The room was steamy and the shower vent still
roared, which made it easier for him to sneak inside unheard. But she wasn’t in the bathroom. Wrapped in a bathrobe, she lay on the bed, facing the window, with her back to him.

He walked softly around the bed, aiming to startle her. He still wanted a little revenge for the phone to Owen’s nose and the jar of garam masala and, now, the copy of
Clinical Immunology and Allergy Today
.

She was curled in a ball, asleep. The morning sunlight streaming through the window lit her fair skin and glinted in her wet hair, still dark from her shower so there wasn’t much difference among the brown, blond, and pink strands. Fist under her cheek, she looked like a normal, beautiful girl. Except for the red scar under her chin, livid without makeup dabbed over it.

He longed to touch her soft cheek and caress her awake. But three enormous bouquets of flowers in vases on the dresser caught his attention. Several mornings ago he’d watched her run. It seemed strange to him that she’d nap instead at the same hour. The flowers might have something to do with it.

He stepped over to the first bouquet, blooms in vibrant colors. He found an envelope tucked among the stems and read the card, which he supposed was from Sarah’s pregnant friend.

You may be 30, but at least

you’re not knocked up.

Love, Wendy & Daniel

Ouch, her thirtieth birthday. That was rough for women. He was already planning to work a weeklong break into the tour on either side of Erin’s thirtieth birthday this fall so he wouldn’t have to be in the same state with her. No wonder Sarah had curled into the fetal position and given up on the day.

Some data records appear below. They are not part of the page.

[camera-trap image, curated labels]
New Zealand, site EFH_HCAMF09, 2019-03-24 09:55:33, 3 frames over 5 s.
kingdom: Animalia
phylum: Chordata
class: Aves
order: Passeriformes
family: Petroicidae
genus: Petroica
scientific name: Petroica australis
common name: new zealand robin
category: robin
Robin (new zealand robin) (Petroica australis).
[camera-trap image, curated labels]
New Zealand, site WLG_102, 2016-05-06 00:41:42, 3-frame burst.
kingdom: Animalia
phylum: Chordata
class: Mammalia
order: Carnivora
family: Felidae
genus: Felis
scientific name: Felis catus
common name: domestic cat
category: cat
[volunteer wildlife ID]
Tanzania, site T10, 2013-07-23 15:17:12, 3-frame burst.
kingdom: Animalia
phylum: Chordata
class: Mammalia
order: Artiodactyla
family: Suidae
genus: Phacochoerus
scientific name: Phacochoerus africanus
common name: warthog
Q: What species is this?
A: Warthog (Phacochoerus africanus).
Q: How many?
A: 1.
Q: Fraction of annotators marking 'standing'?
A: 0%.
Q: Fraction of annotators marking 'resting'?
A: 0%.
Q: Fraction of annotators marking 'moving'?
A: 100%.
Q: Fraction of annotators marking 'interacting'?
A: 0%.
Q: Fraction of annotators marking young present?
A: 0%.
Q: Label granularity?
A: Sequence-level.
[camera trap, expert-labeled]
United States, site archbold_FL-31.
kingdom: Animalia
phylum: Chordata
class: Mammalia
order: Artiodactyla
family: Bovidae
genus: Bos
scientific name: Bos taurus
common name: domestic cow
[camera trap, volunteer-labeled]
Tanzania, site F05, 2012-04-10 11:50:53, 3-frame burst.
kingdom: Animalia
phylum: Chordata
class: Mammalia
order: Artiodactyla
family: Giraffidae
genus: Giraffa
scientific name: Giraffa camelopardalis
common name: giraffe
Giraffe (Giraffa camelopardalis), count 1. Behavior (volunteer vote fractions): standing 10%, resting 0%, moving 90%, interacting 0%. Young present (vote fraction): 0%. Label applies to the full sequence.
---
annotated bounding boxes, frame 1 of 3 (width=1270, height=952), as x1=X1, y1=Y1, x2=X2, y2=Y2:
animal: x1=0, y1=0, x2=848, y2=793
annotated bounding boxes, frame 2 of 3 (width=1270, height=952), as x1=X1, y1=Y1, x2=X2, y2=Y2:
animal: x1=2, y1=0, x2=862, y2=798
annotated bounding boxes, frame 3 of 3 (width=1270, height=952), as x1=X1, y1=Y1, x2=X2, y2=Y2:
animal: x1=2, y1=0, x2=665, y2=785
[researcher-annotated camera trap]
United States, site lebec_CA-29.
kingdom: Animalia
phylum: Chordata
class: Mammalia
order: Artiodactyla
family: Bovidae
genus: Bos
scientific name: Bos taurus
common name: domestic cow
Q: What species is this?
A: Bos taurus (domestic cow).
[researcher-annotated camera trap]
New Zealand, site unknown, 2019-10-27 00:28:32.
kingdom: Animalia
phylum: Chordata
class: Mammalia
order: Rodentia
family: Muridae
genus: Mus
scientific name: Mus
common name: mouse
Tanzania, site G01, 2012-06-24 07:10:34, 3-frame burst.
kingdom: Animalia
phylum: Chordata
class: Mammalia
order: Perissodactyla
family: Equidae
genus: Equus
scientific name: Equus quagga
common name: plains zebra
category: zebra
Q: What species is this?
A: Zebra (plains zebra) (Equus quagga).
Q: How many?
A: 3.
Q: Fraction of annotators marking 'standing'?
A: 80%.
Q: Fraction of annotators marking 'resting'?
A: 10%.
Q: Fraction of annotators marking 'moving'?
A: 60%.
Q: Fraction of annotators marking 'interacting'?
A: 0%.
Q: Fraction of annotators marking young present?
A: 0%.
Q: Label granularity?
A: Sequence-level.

The second bouquet was two dozen red roses. The card for this one read,

Birthday wish granted.

Harold

Harold. Her ex-husband. Folded inside the card was a form. Glancing once at Sarah, who still breathed evenly, Quentin unfolded it. A copy of a divorce decree from a New York court, dated yesterday.
Harold Fawn v. Sarah Seville
.

Quentin stood for a full minute, staring at the paper, staring at the sleeping Sarah, going back to the paper. She’d told him yesterday that her husband had cheated on her when she said she wanted a baby. And that this was before she had pink hair and showed her cleavage. But Quentin simply couldn’t picture Sarah married to a jackass, no matter how she was dressed. She wouldn’t stand for it.